Same-store sales came in surprisingly strong in May, jumping 3.0 percent. That was less than April's gain of 3.6 percent, but most observers had attributed April's strong numbers to the Easter shift and so it was viewed with caution. So May's surge is being seen as a more legitimate sign of strength.
Margaret Brennan has a good rundown of the results, including video, over at Retail Detail. However, one of the factors that's really helping retailers is the inflation in food and fuel costs. So, in some instances, consumers are spending more because they have to, not because they feel more confident or are increasing discretionary spending.

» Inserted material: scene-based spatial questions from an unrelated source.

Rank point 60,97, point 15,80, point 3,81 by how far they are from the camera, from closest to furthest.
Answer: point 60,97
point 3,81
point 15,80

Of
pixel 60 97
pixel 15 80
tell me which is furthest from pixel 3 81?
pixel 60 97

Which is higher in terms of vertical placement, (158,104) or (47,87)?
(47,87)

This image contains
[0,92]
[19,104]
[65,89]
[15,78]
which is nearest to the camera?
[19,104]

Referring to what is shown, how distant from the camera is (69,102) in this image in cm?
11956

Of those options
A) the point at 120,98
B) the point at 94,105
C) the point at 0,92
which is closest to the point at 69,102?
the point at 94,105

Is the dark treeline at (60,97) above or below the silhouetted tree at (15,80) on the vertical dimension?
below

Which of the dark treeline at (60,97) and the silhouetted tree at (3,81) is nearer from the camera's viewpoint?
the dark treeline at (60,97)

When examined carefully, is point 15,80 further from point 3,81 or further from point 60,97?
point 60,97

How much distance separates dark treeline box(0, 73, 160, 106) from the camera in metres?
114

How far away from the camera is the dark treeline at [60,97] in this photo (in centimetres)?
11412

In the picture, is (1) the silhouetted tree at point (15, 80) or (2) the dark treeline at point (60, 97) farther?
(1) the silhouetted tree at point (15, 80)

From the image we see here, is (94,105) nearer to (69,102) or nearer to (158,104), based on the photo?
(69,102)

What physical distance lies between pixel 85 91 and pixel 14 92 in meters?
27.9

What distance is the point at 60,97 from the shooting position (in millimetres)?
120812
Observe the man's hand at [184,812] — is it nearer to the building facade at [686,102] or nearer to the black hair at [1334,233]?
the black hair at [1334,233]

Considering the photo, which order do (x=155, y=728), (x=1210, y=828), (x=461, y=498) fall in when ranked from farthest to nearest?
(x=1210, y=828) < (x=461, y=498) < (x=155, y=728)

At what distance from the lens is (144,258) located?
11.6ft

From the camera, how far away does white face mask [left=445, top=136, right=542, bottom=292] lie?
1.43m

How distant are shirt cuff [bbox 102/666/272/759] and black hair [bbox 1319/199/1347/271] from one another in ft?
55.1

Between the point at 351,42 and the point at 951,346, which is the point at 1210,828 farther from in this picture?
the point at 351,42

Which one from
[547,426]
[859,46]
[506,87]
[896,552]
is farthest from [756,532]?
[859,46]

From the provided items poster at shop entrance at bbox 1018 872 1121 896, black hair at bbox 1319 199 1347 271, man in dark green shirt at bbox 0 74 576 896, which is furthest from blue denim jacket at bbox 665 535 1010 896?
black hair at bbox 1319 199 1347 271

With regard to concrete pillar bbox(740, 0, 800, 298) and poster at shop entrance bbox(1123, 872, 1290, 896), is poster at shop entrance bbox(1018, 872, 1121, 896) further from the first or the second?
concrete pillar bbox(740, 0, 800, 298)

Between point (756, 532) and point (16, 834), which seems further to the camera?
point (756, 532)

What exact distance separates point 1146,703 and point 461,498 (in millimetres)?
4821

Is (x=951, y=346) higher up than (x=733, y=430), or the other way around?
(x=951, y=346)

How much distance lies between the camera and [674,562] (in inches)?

Overall, 37 chain stores are in the index this month. According to ICSC, "strength in
wholesale clubs (4.6 percent ex fuel), drug stores (3.2 percent) and discounts (3.0 percent)" was at the heart of the gain. Apparel (-6.5 percent) and furniture (-2.7 percent) stores were the weakest sectors. Luxury department stores (4.1 percent) also posted strong results.
This all meshes with what retailers and owners have been saying recently. Grocers, discounters and wholesale clubs are weathering the economic headwinds and benefiting from food and fuel inflation. Meanwhile, sections of the luxury market are hanging in. Other sectors are having a rougher go.
ICSC's report can be downloaded here (m'shp rqd.)
In less encouraging news, unemployment jumped by the largest amount in one month in 22 years and now sits a 5.5 percent. Further, a new report says that Americans' net worth dropped by $1.7 trillion during the first quarter.